We loved this fairy tale. We were enchanted by it. But we didn't actually believe in it.
People did believe in the fairy tale in Rome on Sunday. They believed that a fairy godmother, or a Mother of God, which may be the same thing, had, with the help of a dead pope, performed a miracle. They believed that the dead pope had made a nun with Parkinson's well. They believed that the vial of the dead pope's blood that the nun now clutched had magical powers. They believed that the dead pope would, once the paperwork was complete, be able to put in a good word for them to God. A God, by the way, who believes that it's better for people to die of Aids than use a condom.
And many, many people believed in the fairy tale in New York on Sunday night. They believed that a battle against evil had been won. They believed that good had prevailed. They believed that the wicked witch had been killed, and would rot in hell.
The wicked witch looked, confusingly, like Jesus. He lived a bit like Jesus, too. He lived, for a while, in a cave. He didn't eat much. He wore white robes. He told the world that the end was nigh, and that there was a battle, and that the enemy, which was more than half the world, was the Great Satan, and that he was on the side of God and justice and truth. It was the wicked witch who started the fairy tale. Thousands of people died because of it, and then hundreds of thousands more.
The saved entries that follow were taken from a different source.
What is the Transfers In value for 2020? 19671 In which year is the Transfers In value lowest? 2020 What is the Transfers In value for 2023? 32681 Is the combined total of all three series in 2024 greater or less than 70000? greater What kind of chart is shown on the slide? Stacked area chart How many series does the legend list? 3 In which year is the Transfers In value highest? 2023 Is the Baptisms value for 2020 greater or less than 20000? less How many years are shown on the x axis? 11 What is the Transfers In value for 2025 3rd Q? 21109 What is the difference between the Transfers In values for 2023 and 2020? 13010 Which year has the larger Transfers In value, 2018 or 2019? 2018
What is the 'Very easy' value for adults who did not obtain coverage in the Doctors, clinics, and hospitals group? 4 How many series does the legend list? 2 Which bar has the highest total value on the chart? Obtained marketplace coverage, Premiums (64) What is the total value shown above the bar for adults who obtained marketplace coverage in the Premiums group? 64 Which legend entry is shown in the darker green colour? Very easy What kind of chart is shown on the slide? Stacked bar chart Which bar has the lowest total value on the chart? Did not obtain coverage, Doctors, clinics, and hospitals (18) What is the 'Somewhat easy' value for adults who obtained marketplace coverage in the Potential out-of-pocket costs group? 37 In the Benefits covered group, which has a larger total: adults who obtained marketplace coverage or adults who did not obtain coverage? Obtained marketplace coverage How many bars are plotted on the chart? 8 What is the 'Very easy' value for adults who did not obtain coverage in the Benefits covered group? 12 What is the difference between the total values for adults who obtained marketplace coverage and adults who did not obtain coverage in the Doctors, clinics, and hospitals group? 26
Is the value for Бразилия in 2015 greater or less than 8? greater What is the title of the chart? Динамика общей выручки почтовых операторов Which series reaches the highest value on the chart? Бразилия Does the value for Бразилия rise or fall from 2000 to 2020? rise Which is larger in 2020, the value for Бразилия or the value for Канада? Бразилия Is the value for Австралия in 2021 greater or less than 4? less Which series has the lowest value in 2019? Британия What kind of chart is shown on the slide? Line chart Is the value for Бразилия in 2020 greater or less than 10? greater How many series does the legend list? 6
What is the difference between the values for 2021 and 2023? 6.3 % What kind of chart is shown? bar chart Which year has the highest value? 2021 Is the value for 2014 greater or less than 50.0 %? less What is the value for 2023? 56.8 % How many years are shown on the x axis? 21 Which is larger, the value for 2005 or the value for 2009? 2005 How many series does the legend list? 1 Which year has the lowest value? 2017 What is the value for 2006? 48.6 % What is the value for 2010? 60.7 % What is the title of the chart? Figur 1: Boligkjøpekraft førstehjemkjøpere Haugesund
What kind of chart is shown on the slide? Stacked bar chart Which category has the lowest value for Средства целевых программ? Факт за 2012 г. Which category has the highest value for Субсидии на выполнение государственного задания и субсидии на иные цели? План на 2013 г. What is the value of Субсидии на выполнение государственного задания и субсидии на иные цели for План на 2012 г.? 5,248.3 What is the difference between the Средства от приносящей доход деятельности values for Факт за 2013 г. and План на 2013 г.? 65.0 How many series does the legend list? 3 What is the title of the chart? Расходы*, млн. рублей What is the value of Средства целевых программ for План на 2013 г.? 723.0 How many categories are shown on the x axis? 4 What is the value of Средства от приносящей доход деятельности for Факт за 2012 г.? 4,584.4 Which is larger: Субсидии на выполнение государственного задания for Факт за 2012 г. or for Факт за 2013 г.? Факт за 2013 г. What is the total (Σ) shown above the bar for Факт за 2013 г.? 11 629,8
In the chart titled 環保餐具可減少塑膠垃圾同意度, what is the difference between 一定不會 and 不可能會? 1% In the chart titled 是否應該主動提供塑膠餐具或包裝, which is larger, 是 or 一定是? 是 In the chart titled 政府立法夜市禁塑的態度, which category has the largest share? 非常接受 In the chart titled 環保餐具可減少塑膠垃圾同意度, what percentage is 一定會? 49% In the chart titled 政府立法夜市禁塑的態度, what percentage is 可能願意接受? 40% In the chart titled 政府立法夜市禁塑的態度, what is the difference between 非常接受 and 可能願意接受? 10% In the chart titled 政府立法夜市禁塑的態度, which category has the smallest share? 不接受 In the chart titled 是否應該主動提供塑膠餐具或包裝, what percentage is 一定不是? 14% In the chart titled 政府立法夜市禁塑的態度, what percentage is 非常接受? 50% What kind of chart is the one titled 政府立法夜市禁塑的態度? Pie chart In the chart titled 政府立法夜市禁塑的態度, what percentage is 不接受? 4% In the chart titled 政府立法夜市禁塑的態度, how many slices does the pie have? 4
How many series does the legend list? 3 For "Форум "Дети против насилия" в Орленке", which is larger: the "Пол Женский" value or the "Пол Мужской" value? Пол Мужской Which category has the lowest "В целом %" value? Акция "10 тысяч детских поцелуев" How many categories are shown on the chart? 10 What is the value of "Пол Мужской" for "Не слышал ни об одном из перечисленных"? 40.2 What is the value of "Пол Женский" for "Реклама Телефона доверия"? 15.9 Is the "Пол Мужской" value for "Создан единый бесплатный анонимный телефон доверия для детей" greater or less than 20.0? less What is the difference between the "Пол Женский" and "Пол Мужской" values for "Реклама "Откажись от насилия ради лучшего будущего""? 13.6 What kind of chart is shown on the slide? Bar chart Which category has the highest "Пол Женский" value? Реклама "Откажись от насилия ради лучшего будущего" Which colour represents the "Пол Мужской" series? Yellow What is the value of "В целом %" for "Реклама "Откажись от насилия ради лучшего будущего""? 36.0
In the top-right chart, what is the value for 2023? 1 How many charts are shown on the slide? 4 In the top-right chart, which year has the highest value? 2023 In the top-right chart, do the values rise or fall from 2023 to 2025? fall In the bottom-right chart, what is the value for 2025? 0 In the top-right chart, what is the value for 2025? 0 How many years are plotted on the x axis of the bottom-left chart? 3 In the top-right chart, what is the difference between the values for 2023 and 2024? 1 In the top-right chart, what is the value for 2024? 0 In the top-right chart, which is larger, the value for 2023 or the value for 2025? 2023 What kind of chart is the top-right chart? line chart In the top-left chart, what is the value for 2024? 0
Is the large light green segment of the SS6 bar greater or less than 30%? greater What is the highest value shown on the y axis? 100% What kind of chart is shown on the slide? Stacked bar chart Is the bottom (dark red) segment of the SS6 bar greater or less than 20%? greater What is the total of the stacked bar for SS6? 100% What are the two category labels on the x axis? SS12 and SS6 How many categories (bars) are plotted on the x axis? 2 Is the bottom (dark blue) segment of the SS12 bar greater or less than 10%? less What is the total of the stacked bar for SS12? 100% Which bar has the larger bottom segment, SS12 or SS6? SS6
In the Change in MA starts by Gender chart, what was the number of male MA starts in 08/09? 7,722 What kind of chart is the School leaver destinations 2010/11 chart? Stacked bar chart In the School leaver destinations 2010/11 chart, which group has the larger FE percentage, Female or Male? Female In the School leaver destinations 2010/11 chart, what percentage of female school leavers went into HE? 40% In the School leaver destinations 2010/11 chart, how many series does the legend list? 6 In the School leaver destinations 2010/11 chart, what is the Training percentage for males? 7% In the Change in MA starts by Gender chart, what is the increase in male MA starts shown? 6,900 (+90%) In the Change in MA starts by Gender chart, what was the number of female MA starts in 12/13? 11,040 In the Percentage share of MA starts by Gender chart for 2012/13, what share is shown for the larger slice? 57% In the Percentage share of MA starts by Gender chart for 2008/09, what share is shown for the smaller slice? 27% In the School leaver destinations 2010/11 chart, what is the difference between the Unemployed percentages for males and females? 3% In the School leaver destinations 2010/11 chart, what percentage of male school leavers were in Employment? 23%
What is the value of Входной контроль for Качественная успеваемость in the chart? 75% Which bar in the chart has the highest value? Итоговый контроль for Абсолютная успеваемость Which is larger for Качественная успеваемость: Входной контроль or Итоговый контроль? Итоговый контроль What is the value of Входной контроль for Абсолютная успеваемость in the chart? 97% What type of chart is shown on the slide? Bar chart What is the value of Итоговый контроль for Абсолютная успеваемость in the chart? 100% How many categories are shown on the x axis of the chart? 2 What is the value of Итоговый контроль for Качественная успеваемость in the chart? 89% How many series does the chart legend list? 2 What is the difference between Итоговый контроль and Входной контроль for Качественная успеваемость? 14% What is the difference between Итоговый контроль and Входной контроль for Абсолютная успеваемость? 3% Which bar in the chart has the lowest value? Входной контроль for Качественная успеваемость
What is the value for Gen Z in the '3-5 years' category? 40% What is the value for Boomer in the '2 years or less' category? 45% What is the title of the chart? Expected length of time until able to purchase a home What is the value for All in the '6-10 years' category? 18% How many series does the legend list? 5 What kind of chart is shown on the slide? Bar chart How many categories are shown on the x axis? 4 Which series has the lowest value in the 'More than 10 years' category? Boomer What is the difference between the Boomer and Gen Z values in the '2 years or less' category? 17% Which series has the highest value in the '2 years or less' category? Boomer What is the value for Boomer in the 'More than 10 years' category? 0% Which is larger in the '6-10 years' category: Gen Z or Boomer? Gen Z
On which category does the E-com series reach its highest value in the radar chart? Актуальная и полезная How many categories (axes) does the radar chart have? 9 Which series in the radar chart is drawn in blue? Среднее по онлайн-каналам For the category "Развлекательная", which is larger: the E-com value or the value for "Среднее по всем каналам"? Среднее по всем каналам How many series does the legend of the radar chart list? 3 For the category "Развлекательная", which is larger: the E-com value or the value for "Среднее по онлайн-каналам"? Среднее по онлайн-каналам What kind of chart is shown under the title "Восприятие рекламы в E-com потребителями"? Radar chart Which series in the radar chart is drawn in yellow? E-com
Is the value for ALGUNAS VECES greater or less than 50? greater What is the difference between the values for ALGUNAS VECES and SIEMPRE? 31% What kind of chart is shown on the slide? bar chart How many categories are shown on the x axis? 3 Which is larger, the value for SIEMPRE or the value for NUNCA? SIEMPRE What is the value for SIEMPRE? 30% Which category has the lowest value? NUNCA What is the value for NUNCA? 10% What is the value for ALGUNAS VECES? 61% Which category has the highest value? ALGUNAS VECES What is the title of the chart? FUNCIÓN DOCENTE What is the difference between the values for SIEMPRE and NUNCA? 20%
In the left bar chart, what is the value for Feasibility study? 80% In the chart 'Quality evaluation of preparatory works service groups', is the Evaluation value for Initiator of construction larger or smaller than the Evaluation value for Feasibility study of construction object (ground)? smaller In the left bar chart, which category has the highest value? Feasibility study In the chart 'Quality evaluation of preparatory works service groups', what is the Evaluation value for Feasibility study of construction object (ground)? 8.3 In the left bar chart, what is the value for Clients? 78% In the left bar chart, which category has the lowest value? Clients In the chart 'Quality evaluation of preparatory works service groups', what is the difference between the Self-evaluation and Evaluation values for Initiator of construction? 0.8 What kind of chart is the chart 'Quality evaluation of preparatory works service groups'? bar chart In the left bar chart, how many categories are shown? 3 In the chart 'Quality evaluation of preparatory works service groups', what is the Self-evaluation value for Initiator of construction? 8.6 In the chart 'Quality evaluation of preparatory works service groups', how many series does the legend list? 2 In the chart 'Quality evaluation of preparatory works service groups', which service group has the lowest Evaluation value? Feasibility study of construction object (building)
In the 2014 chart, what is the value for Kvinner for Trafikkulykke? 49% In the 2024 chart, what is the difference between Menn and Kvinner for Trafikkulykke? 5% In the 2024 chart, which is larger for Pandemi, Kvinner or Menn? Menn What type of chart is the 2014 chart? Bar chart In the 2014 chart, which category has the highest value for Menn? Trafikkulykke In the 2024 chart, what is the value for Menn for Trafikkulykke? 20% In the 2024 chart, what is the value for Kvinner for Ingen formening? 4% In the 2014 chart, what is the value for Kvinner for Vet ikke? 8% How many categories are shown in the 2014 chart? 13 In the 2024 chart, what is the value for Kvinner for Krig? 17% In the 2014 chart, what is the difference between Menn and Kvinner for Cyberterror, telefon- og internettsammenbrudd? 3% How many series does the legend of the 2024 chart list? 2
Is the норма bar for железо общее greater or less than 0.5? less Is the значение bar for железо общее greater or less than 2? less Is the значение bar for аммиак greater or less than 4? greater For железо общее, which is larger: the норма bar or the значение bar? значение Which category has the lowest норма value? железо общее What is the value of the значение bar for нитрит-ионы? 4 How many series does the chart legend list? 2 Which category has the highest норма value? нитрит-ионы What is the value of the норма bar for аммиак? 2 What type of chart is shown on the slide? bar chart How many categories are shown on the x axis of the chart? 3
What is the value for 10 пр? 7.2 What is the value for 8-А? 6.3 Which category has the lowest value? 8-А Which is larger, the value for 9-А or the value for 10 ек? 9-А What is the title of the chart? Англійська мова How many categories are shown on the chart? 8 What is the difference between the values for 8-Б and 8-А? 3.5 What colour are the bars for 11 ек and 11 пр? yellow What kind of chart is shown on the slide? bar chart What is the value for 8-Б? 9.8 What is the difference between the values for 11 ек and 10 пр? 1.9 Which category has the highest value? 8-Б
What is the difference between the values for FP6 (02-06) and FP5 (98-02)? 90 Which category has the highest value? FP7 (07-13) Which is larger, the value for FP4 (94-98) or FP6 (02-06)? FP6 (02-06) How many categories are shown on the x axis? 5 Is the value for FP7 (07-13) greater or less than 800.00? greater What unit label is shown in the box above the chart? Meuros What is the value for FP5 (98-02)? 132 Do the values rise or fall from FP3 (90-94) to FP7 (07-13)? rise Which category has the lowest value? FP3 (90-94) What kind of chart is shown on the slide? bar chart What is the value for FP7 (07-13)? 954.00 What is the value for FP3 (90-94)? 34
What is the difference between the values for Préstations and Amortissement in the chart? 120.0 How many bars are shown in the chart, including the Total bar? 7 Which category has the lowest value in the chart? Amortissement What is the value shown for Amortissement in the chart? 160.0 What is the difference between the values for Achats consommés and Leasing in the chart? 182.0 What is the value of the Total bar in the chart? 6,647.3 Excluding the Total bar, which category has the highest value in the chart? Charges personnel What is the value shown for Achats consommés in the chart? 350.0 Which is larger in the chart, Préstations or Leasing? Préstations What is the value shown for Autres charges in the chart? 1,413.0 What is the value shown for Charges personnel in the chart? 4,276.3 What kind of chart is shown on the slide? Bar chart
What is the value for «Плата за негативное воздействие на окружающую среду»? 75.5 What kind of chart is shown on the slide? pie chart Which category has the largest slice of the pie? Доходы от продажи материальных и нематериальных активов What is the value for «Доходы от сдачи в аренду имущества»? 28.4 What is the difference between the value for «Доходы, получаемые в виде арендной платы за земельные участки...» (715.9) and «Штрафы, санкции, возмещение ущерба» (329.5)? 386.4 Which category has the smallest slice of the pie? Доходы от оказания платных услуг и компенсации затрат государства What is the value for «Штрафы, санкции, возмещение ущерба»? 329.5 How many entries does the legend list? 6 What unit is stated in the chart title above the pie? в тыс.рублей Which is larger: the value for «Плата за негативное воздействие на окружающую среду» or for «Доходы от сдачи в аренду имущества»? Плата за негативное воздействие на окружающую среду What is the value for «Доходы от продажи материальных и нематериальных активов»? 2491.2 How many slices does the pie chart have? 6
He was the 17th son, in a family with as many children as there are States of America. It was like the Old Testament. It was like the tribes of Abraham, if the tribes of Abraham had also made a multibillion-dollar fortune building Saudi palaces and highways for pilgrims to Mecca. Was it the Soviets in Afghanistan who gave him his fairy tale? Was it the Saudi refusal of his help to expel Saddam's troops from Kuwait? Was it the use of American, infidel troops in Kuwait that made him think that the best way to keep the fairy tale alive was with bombs in hotels and embassies, and planes in Twin Towers?
We don't know and can't know. We do know that the wicked witch, who pretended to be a messiah, was clever. He did cast a spell. He cast a spell not just on his followers, but on the government in the country he hated, whose citizens he killed. He cast a spell that made them believe in fairy tales, too. The government wanted to kill him. Of course it wanted to kill him. But the government believed that there was a battle between good and evil, and that the evil was found in places where the wicked witch had walked, like Afghanistan, and places where he hadn't, like Iraq. The government thought it was important to look as if you were fighting the wicked witch, and that if you couldn't find him, you had to fight someone else.
Some people in New York on Sunday didn't believe in fairy tales. "The news," said the father of one young man who was killed in the Twin Towers, "cannot bring back our loved ones, or ease our pain." There won't, said the father of another, who has never had a body to bury, "be any closure".
These people are unlikely to agree with the Peruvian President, Alan Garcia, that the death of Osama bin Laden is the beatified pope's first miracle. They won't be holding any parties, for any fairy tales. I think we should listen to them.